> **EXERCISE OBJECTIVE**
Tally the rows below that contain the string "farther". Reply with the number only.

> **DATA PROVIDED**
======
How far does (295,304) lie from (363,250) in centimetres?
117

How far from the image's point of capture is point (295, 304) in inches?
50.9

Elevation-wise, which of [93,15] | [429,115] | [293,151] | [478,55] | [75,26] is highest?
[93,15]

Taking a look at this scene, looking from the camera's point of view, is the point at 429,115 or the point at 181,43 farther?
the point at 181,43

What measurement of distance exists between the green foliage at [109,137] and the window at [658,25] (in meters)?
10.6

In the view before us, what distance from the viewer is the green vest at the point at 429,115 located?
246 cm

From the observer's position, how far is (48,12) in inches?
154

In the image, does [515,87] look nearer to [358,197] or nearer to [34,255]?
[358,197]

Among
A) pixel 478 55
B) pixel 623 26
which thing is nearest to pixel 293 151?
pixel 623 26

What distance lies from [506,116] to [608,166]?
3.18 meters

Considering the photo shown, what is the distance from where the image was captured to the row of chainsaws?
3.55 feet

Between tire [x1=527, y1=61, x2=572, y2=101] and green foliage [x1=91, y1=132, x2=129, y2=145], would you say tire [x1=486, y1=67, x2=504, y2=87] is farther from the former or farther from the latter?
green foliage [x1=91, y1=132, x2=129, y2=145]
======
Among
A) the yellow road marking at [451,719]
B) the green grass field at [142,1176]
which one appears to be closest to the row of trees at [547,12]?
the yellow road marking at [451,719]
======
> **RESPONSE TO THE TASK**
2